* [Exercise details]: Write out the passage of the piece on expanding Mines' majors from "I don’t believe" to "the other three.", word for word.

Expand Major Options

Mines is expanding. This year alone, 200 more freshmen were admitted than the residence halls can handle, forcing triple rooms on every floor. Acceptance and enrollment rates will only continue to grow, but the school’s current capabilities and options likely won’t keep up. It will fall behind unless the school expands with its growing student body.

I don’t believe building more buildings, adding to ever-growing renovation lists, or charging outrageous rates for Mines Park is the solution students need. Change needs to come in the form of new options. Mines is a STEM school, where you’d expect to find majors ranging across the spectrum of science, technology, engineering, and mathematics; we have engineering covered, but we have barely any other options for the other three.

Similar schools with similar reputations have those options.

Georgia Tech has separate schools for both business and economics, programs for design with architecture and music technology, applied sciences like biology, physiology, and neuroscience. They even have a separate liberal arts college that offers fourteen bachelor’s programs of its own.

MIT offers courses tied to science, technology, and society, and you can major in cognitive science, archaeology, and architecture alongside the school’s engineers.

Even South Dakota School of Mines offers biology and pre-law.

Compared to other major STEM-focused schools across the country, Mines doesn’t offer a whole lot for its students. Some might argue that’s a good thing. It keeps our school competitive, keeps our graduates in-demand for the industries they go into. Our reputation allows us to stay small and premier in both academia and industry. But I think that’s unsustainable.

What if students realize, halfway or more into their time here, that they’re just not passionate about engineering? Mines is incredibly specialized, and while that specialization produces spectacular engineers, scientists, and mathematicians it also causes imbalances in students’ abilities.

We’re so focused on engineering-oriented topics that it’s hard to transfer into anything other than engineering, during or after our college careers. Why not expand into new STEM fields, like offering majors in biology, architecture, and STS? Give students options in more fields of applied science and design. Who knows, it might bolster Mines’ reputation even more.

If Mines is keen on expanding its capabilities, it should begin expanding its choices for students.

* [Source material]:
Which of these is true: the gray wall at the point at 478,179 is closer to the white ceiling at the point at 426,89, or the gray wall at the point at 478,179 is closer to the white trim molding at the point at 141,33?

* [Completed exercise]:
I don’t believe building more buildings, adding to ever-growing renovation lists, or charging outrageous rates for Mines Park is the solution students need. Change needs to come in the form of new options. Mines is a STEM school, where you’d expect to find majors ranging across the spectrum of science, technology, engineering, and mathematics; we have engineering covered, but we have barely any other options for the other three.